If the Abernathy-Utterback model about the innovation of technology was applied to the approaches and methodologies of project management, it would be clear that, five decades after the birth of modern project management, the domain would persist in a “fluid phase”, where approaches are still numerous and no dominant design or particular methodology really emerged yet. Comparing the many standards and methodologies one by one would be certainly useful. However, the task is ambitious and can only reasonably be undertaken in bits and pieces. In this article, we are interested in the only artefact that initialize a project: according to the authors and obedience, this one takes different names: project charter, project mandate, project proposal, roadmap, project mission statement, project brief or statement of work (SoW).
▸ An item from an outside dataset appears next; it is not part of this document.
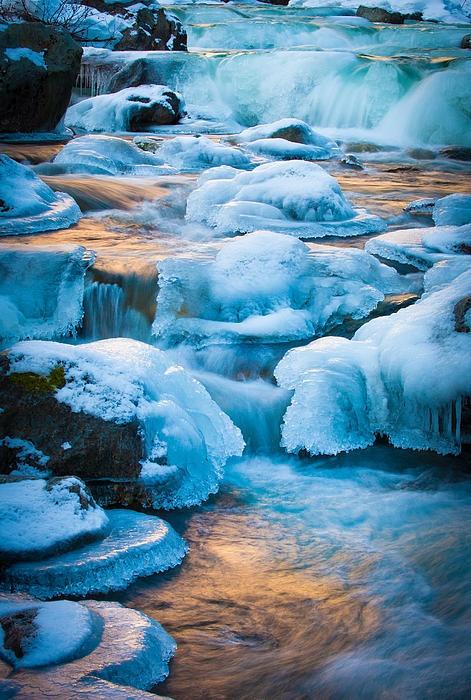 Blewett Pass Creek, Washington by Inge Johnsson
System engineering also promotes two additional types of documents: ConOps (concept of operations), replaced in 2010 by the OpsCon (operational concept) or OCD (operational concept document). First, we have tried to compare a few documents which reflect the main obedience, according to their temporal locations along a project life cycle, their managerial aims and their typical contents. In a second step, we propose a model of a unifying document that could be satisfying to all. In any case, it is this artefact that the CERN Engineering Department promotes through a system engineering framework called openSE ( www.cern.ch/openSE ) to federate multidisciplinary contributions to the many programmes and projects on going at CERN.